The Eagles also could have dealt Vick -- teams were interested -- but their ability to diagnose what's best for them came into play again. He wouldn't have retrieved the compensation that Kolb could now, and Philadelphia needed a backup because even though they committed to the 2007 second-round draft pick, there was some uncertainty.

Both players earned tremendous respect from their teammates through their season of back-and-forth by carrying themselves the way they did. That permeated through a pretty selfless locker room. Speaking to players on the team, Kolb never lost any support either. Vick just gained more.

Kolb knows that if he isn't moved -- which I believe he will be -- he could receive another chance in Philadelphia. Vick is injury-prone, and Kolb might have an opportunity to step in and make himself irreplaceable, the same way Vick did when Kolb went down. The Eagles haven't financially committed to Vick long-term, and he could end up being expendable should he stumble, be hurt, and Kolb fill in and emerge.

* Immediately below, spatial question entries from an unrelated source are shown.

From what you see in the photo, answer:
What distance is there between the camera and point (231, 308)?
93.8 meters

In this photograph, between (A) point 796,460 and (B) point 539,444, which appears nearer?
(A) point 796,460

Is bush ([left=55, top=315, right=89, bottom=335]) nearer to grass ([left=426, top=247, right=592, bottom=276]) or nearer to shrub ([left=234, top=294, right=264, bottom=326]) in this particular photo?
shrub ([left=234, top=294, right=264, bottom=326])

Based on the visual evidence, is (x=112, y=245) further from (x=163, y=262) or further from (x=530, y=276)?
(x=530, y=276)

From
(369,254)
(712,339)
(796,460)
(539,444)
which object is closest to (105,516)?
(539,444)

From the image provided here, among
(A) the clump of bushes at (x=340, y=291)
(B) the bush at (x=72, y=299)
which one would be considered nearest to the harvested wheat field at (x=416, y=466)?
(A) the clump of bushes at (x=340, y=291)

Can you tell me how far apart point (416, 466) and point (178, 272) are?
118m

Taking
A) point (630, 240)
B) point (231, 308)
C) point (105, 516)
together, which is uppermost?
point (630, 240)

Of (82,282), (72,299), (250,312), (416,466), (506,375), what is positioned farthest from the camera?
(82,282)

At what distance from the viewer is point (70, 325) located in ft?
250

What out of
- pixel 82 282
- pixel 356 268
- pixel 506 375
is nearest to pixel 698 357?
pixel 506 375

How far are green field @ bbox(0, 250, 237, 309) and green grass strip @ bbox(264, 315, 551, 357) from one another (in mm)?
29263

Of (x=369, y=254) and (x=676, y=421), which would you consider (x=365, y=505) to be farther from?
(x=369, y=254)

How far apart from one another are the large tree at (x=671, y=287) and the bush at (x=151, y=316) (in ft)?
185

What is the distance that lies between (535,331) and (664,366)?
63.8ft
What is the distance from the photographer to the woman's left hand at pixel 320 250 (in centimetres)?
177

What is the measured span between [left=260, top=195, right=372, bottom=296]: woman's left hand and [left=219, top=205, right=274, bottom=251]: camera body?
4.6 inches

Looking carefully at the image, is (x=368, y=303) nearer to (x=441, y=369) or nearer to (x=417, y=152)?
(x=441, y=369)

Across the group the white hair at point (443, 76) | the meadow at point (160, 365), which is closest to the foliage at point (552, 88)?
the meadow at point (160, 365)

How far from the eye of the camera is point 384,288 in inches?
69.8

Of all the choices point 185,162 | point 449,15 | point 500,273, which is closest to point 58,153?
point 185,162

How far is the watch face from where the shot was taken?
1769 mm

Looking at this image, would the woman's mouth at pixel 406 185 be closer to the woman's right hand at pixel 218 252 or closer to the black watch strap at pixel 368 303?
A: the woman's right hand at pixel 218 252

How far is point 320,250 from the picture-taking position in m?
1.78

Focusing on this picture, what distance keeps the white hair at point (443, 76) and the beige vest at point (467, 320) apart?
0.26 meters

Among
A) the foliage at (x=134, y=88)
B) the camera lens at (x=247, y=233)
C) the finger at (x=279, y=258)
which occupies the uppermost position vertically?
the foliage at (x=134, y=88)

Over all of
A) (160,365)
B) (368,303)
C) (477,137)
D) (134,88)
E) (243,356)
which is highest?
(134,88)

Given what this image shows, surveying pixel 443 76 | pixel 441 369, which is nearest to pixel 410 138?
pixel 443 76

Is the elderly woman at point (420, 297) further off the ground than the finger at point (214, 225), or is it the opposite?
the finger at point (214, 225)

These things happen. That scenario seems unlikely, especially since the Eagles could receive a first- or second-round pick and then some to trade Kolb, whose contract expires after the 2011 season. But with the Eagles, anything is possible.

They might believe a championship run with Kolb as the backup is more important than his trade value. Then again, they could part ways with Kolb -- just as they did with Jeff Garcia, A.J. Feeley and McNabb -- and develop their next asset.